体から全て水分が飛んで行ってしまったように口の中もカラカラで、声も出せない。
助けて。
何がどうなったのかもわからない。
なぜこんなに暑いんだ。
誰か、助けて。
誰か、





着水直前に最後に残った燃料を使い切るつもりで噴射すれば、なんとか水面に叩きつけられるのを回避できた。完全にフェイズシフト装甲も落ち、隣でぐったりして動かないセルシウスがかなり心配だが、そのセルシウスがぐったりしだしたのもついさっきの話しなので中の人物もまだ生きてるはずだ。バスターも同じようにバーニアを全開にして着水したので、熱された機体から湯気が上がっているが大丈夫に見える。

「くそっ、暑い!」

イザークは悪態をつきながらハッチを開けて外に出る。海水に突っ込んだおかげでもう機体の上に立てるぐらいには冷やされており、デュエルの横に浮かんでいるセルシウスに飛び乗った。

「ナマエ!ナマエ!大丈夫か?!」

声をかけても出てくる様子がなく、外部からアクセスして何とかセルシウスのハッチを開けた。中から異様な熱気が噴き出してきて思わず顔をしかめる。

「ナマエ!」

中にいたナマエはピクリとも動かずコックピットに収まっていた。手は操縦桿を握りしめており、かなり緊張状態にあったことが分かる。イザークはコックピットの中に飛び込み、ナマエの横に降り立った。

「ナマエ、もう大丈夫だ。手を離していい」
「…ん、あ…イザ…」

一瞬だけ目があった。そして完全に意識が途切れてしまったようで、操縦桿からも手が離れパタリと音を立てた。

「ディアッカ!ディアッカはいるか?!」

意識を失った人間を持ち上げるのは至難の技であることぐらい軍人なら理解している。まさに今ナマエをコックピットから出そうとしているが、完全に出口が上の為、本人を持ち上げなくてはいけない。自分だけでは無理だろうが、ディアッカが上からナマエを引き上げてくれたら大丈夫だろう。本人の名誉のために言っておくが、ナマエが太っているわけではない。カンッという靴音がしたので見上げれば汗だくになっているディアッカがいた。

「引き上げてくれ、完全に意識がない」
「ったく、本当に無茶やるよなぁ…そういうところはホント…イザーク、お前にそっくりだよ…っと重っ」
「何が言いたい」
「長年連れ添ってきただけのことはあるんじゃねーの?ってことだよ」
「やかましい!」

自分はヒラリと簡単にコックピットから脱出し、ナマエに駆け寄る。ディアッカがナマエのヘルメットを外し、額に手を当てていた。

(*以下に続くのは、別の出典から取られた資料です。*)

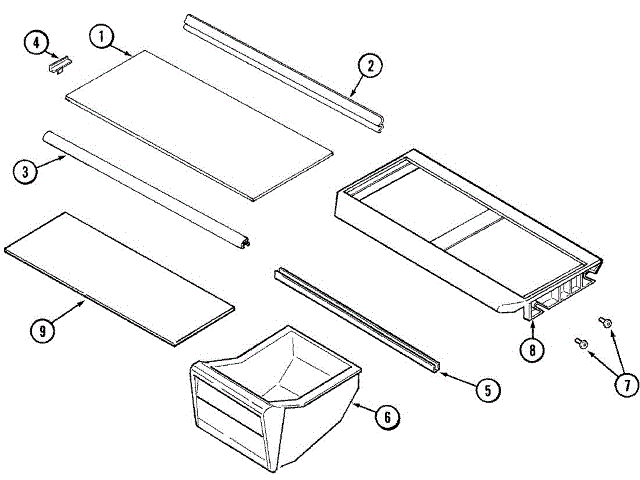 4
1
2
3
9
8
7
5
6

「あっつ…だいぶ体温も上昇してるし、早く水ぐらい飲ませてやりてーけど…海水じゃなぁ」
「ディアッカ、ナマエを連れて海に入っていろ。溺れさすなよ」





「え、あ、あぁ、少しでも体温下げようって?良いけどお前は何を…」

こう言うと誤解を生みそうだが、イザークという男は特にナマエの事になると見境いがなくなる奴だ。ナマエを自分に預けるなんて予想もしていなかった。

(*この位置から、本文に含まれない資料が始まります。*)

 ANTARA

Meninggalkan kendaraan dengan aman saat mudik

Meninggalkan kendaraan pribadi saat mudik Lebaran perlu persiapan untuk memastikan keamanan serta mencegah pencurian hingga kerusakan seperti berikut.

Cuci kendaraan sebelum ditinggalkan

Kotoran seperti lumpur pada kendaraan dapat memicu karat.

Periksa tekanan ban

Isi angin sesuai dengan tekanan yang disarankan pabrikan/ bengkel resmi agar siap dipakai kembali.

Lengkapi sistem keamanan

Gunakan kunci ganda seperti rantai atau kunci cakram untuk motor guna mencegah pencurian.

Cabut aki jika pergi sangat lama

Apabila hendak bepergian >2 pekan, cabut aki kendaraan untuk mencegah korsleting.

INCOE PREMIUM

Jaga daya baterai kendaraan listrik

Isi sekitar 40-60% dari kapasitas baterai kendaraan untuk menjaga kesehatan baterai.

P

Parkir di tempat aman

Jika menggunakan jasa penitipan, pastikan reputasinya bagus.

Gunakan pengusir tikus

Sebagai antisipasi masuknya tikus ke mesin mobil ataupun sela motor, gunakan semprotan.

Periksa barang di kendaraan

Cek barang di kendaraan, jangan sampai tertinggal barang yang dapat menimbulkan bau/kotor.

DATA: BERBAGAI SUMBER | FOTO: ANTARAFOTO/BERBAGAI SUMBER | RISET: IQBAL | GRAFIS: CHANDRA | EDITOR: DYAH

「俺はデュエルに戻って一度近くのザフト軍基地と連絡を取る。落ちる角度から算出した情報によれば今見えている一番近い陸地はザフト勢力圏で、ジブラルタル基地が近いはずだ。救援さえ来ればとりあえず助かるだろう」
「りょ、りょーかい」

クールを装っているが、その顔は包帯がなかったとしてもハッキリと屈辱の二文字が浮かんで見えた。
サッとデュエルに飛び移りコックピットに乗り込んでいく様子を見届けてから、腕の中でぐったりしているナマエを見る。

「お前、ほんと、あいつに愛されてるな」

かと言って俺が諦める訳じゃないけどな、と呟くと、ナマエを抱きかかえてセルシウスの水に沈んでいる足の方へ向かった。